This week, Barcelona hosts the 30th Annual Conference on Neural Information Processing Systems (NIPS 2016), a machine learning and computational neuroscience conference that includes invited talks, demonstrations and oral and poster presentations. It covers topics ranging from deep learning and computer vision to cognitive science and reinforcement learning.
NIPS is one of the top Machine Learning and Artificial Intelligence conferences in the world: 6,000 attendees at #NIPS2016 in Barcelona with a sold out weeks before start date. NIPS has become the academic and industry AI conference, growing near-exponentially over the past decade and local mass media don’t pay attention to the event , incredible!.
Tickets for the main conference, despite nearly doubling in quantity since last year, sold out more than 6 weeks before the event.
Tomorrow, December 9th, we will present our contribution in hierarchical object detection with deep reinforcement learning, a pipeline to locate objects by analyzing just a few regions. You can meet us at Deep Reinforcement Learning Workshop (Area 1).
We propose a method for performing hierarchical object detection in images guided by a deep reinforcement learning agent. The key idea is to focus on those parts of the image that contain richer information and zoom on them. We train an intelligent agent that, given an image window, is capable of deciding where to focus the attention among five different predefined region candidates (smaller windows). This procedure is iterated providing a hierarchical image analysis. We compare two different candidate proposal strategies to guide the object search: with and without overlap.
Moreover, our work compares two different strategies to extract features from a convolutional neural network for each region proposal: a first one that computes new feature maps for each region proposal, and a second one that computes the feature maps for the whole image to later generate crops for each region proposal.

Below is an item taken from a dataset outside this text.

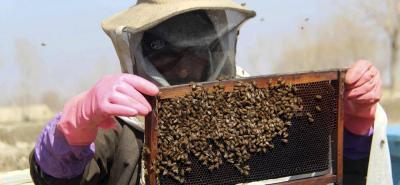 La gran mayoría de los cultivos que son de consumo humano necesitan de la polinización de las abejas para poder cuajar sus frutos.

Experiments indicate better results for the overlapping candidate proposal strategy and a loss of performance for the cropped image features due to the loss of spatial resolution. We argue that, while this loss seems unavoidable when working with large amounts of object candidates, the much more reduced amount of region proposals generated by our reinforcement learning agent allows considering to extract features for each location without sharing convolutional computation among regions.